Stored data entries
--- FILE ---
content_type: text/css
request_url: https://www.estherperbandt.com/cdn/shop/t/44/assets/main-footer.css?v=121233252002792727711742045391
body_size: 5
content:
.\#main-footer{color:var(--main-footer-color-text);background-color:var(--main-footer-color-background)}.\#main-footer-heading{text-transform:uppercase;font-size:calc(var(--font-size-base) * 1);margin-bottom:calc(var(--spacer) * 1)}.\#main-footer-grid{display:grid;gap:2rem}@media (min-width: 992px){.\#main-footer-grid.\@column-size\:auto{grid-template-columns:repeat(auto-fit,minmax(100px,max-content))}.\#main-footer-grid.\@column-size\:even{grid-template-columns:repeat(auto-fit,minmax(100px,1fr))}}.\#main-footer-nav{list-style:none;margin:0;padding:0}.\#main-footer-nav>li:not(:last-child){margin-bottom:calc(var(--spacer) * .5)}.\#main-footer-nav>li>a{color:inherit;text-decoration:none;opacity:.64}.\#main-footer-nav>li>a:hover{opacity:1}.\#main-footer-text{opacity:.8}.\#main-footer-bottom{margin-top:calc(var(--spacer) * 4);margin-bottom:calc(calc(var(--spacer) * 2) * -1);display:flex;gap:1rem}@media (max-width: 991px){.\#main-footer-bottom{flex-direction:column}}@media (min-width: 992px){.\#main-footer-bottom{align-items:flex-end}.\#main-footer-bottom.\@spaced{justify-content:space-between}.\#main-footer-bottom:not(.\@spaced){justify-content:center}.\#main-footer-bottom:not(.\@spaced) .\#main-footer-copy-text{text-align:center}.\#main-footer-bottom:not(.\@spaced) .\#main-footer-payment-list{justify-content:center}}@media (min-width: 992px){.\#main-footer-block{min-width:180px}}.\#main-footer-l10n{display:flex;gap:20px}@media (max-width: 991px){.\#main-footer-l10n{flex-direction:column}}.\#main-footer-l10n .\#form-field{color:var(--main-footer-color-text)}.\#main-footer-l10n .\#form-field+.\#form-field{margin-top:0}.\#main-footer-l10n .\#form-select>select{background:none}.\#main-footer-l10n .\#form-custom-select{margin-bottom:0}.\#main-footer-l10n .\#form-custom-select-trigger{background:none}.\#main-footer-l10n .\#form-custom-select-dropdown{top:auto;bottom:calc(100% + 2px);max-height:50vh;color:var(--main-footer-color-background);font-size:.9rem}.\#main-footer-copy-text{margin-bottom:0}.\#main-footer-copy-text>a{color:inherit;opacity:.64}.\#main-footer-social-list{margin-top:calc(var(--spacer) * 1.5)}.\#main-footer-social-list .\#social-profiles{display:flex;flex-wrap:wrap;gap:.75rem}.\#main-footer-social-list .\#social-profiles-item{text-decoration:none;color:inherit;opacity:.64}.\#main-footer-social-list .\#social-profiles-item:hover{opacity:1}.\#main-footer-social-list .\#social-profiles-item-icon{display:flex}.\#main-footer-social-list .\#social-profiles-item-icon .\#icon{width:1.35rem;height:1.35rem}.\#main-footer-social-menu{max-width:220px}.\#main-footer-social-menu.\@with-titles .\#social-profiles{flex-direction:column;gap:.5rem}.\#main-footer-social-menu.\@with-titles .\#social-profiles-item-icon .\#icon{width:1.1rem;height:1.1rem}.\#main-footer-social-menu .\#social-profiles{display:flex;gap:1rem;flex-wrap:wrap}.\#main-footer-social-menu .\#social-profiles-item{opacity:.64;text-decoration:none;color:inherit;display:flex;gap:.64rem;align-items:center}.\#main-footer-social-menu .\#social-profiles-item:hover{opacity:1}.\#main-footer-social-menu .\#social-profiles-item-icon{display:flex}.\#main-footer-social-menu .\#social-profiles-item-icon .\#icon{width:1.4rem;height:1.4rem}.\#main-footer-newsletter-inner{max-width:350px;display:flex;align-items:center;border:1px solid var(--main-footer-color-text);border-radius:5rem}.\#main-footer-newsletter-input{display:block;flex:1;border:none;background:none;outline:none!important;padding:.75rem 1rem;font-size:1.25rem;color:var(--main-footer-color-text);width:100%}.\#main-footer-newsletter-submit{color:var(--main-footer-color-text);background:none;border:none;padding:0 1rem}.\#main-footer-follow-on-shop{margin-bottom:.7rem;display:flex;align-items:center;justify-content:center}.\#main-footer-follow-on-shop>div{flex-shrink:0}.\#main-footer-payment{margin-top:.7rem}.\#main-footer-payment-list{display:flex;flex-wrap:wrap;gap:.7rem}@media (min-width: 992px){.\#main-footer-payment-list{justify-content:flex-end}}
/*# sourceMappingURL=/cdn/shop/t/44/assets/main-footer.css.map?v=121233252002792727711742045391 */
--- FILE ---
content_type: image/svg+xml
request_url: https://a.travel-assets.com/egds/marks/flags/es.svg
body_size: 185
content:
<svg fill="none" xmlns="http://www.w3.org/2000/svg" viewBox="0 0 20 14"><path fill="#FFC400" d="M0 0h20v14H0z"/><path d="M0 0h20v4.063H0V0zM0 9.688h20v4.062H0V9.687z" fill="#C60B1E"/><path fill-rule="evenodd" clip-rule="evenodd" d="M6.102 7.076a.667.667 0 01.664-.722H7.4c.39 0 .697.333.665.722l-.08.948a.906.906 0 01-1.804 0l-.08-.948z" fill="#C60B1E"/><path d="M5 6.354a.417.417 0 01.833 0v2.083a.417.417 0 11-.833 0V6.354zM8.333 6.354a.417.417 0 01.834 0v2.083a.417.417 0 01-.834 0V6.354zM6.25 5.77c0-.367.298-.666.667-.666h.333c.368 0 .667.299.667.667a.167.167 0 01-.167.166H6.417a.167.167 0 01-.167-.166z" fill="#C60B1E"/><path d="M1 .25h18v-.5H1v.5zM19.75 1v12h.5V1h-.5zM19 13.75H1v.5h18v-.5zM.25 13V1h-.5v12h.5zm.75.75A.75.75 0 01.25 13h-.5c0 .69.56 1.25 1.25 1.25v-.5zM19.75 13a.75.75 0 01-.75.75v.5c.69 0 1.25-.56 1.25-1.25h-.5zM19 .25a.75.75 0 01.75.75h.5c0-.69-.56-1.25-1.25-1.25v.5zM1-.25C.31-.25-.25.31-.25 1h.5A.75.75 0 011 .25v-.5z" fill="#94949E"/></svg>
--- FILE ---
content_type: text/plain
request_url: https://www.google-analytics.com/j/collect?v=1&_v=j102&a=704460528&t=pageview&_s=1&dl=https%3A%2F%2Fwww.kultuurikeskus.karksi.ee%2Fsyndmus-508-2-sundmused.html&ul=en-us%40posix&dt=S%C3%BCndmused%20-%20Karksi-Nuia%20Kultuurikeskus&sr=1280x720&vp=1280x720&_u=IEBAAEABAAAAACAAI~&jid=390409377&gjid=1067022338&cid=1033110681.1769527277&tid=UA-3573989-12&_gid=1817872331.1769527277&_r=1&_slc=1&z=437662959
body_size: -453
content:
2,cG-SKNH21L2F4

What you are asked to do: Every line must be copied exactly as it stands above.

Exercise result:
--- FILE ---
content_type: text/css
request_url: https://www.estherperbandt.com/cdn/shop/t/44/assets/main-footer.css?v=121233252002792727711742045391
body_size: 5
content:
.\#main-footer{color:var(--main-footer-color-text);background-color:var(--main-footer-color-background)}.\#main-footer-heading{text-transform:uppercase;font-size:calc(var(--font-size-base) * 1);margin-bottom:calc(var(--spacer) * 1)}.\#main-footer-grid{display:grid;gap:2rem}@media (min-width: 992px){.\#main-footer-grid.\@column-size\:auto{grid-template-columns:repeat(auto-fit,minmax(100px,max-content))}.\#main-footer-grid.\@column-size\:even{grid-template-columns:repeat(auto-fit,minmax(100px,1fr))}}.\#main-footer-nav{list-style:none;margin:0;padding:0}.\#main-footer-nav>li:not(:last-child){margin-bottom:calc(var(--spacer) * .5)}.\#main-footer-nav>li>a{color:inherit;text-decoration:none;opacity:.64}.\#main-footer-nav>li>a:hover{opacity:1}.\#main-footer-text{opacity:.8}.\#main-footer-bottom{margin-top:calc(var(--spacer) * 4);margin-bottom:calc(calc(var(--spacer) * 2) * -1);display:flex;gap:1rem}@media (max-width: 991px){.\#main-footer-bottom{flex-direction:column}}@media (min-width: 992px){.\#main-footer-bottom{align-items:flex-end}.\#main-footer-bottom.\@spaced{justify-content:space-between}.\#main-footer-bottom:not(.\@spaced){justify-content:center}.\#main-footer-bottom:not(.\@spaced) .\#main-footer-copy-text{text-align:center}.\#main-footer-bottom:not(.\@spaced) .\#main-footer-payment-list{justify-content:center}}@media (min-width: 992px){.\#main-footer-block{min-width:180px}}.\#main-footer-l10n{display:flex;gap:20px}@media (max-width: 991px){.\#main-footer-l10n{flex-direction:column}}.\#main-footer-l10n .\#form-field{color:var(--main-footer-color-text)}.\#main-footer-l10n .\#form-field+.\#form-field{margin-top:0}.\#main-footer-l10n .\#form-select>select{background:none}.\#main-footer-l10n .\#form-custom-select{margin-bottom:0}.\#main-footer-l10n .\#form-custom-select-trigger{background:none}.\#main-footer-l10n .\#form-custom-select-dropdown{top:auto;bottom:calc(100% + 2px);max-height:50vh;color:var(--main-footer-color-background);font-size:.9rem}.\#main-footer-copy-text{margin-bottom:0}.\#main-footer-copy-text>a{color:inherit;opacity:.64}.\#main-footer-social-list{margin-top:calc(var(--spacer) * 1.5)}.\#main-footer-social-list .\#social-profiles{display:flex;flex-wrap:wrap;gap:.75rem}.\#main-footer-social-list .\#social-profiles-item{text-decoration:none;color:inherit;opacity:.64}.\#main-footer-social-list .\#social-profiles-item:hover{opacity:1}.\#main-footer-social-list .\#social-profiles-item-icon{display:flex}.\#main-footer-social-list .\#social-profiles-item-icon .\#icon{width:1.35rem;height:1.35rem}.\#main-footer-social-menu{max-width:220px}.\#main-footer-social-menu.\@with-titles .\#social-profiles{flex-direction:column;gap:.5rem}.\#main-footer-social-menu.\@with-titles .\#social-profiles-item-icon .\#icon{width:1.1rem;height:1.1rem}.\#main-footer-social-menu .\#social-profiles{display:flex;gap:1rem;flex-wrap:wrap}.\#main-footer-social-menu .\#social-profiles-item{opacity:.64;text-decoration:none;color:inherit;display:flex;gap:.64rem;align-items:center}.\#main-footer-social-menu .\#social-profiles-item:hover{opacity:1}.\#main-footer-social-menu .\#social-profiles-item-icon{display:flex}.\#main-footer-social-menu .\#social-profiles-item-icon .\#icon{width:1.4rem;height:1.4rem}.\#main-footer-newsletter-inner{max-width:350px;display:flex;align-items:center;border:1px solid var(--main-footer-color-text);border-radius:5rem}.\#main-footer-newsletter-input{display:block;flex:1;border:none;background:none;outline:none!important;padding:.75rem 1rem;font-size:1.25rem;color:var(--main-footer-color-text);width:100%}.\#main-footer-newsletter-submit{color:var(--main-footer-color-text);background:none;border:none;padding:0 1rem}.\#main-footer-follow-on-shop{margin-bottom:.7rem;display:flex;align-items:center;justify-content:center}.\#main-footer-follow-on-shop>div{flex-shrink:0}.\#main-footer-payment{margin-top:.7rem}.\#main-footer-payment-list{display:flex;flex-wrap:wrap;gap:.7rem}@media (min-width: 992px){.\#main-footer-payment-list{justify-content:flex-end}}
/*# sourceMappingURL=/cdn/shop/t/44/assets/main-footer.css.map?v=121233252002792727711742045391 */
--- FILE ---
content_type: image/svg+xml
request_url: https://a.travel-assets.com/egds/marks/flags/es.svg
body_size: 185
content:
<svg fill="none" xmlns="http://www.w3.org/2000/svg" viewBox="0 0 20 14"><path fill="#FFC400" d="M0 0h20v14H0z"/><path d="M0 0h20v4.063H0V0zM0 9.688h20v4.062H0V9.687z" fill="#C60B1E"/><path fill-rule="evenodd" clip-rule="evenodd" d="M6.102 7.076a.667.667 0 01.664-.722H7.4c.39 0 .697.333.665.722l-.08.948a.906.906 0 01-1.804 0l-.08-.948z" fill="#C60B1E"/><path d="M5 6.354a.417.417 0 01.833 0v2.083a.417.417 0 11-.833 0V6.354zM8.333 6.354a.417.417 0 01.834 0v2.083a.417.417 0 01-.834 0V6.354zM6.25 5.77c0-.367.298-.666.667-.666h.333c.368 0 .667.299.667.667a.167.167 0 01-.167.166H6.417a.167.167 0 01-.167-.166z" fill="#C60B1E"/><path d="M1 .25h18v-.5H1v.5zM19.75 1v12h.5V1h-.5zM19 13.75H1v.5h18v-.5zM.25 13V1h-.5v12h.5zm.75.75A.75.75 0 01.25 13h-.5c0 .69.56 1.25 1.25 1.25v-.5zM19.75 13a.75.75 0 01-.75.75v.5c.69 0 1.25-.56 1.25-1.25h-.5zM19 .25a.75.75 0 01.75.75h.5c0-.69-.56-1.25-1.25-1.25v.5zM1-.25C.31-.25-.25.31-.25 1h.5A.75.75 0 011 .25v-.5z" fill="#94949E"/></svg>
--- FILE ---
content_type: text/plain
request_url: https://www.google-analytics.com/j/collect?v=1&_v=j102&a=704460528&t=pageview&_s=1&dl=https%3A%2F%2Fwww.kultuurikeskus.karksi.ee%2Fsyndmus-508-2-sundmused.html&ul=en-us%40posix&dt=S%C3%BCndmused%20-%20Karksi-Nuia%20Kultuurikeskus&sr=1280x720&vp=1280x720&_u=IEBAAEABAAAAACAAI~&jid=390409377&gjid=1067022338&cid=1033110681.1769527277&tid=UA-3573989-12&_gid=1817872331.1769527277&_r=1&_slc=1&z=437662959
body_size: -453
content:
2,cG-SKNH21L2F4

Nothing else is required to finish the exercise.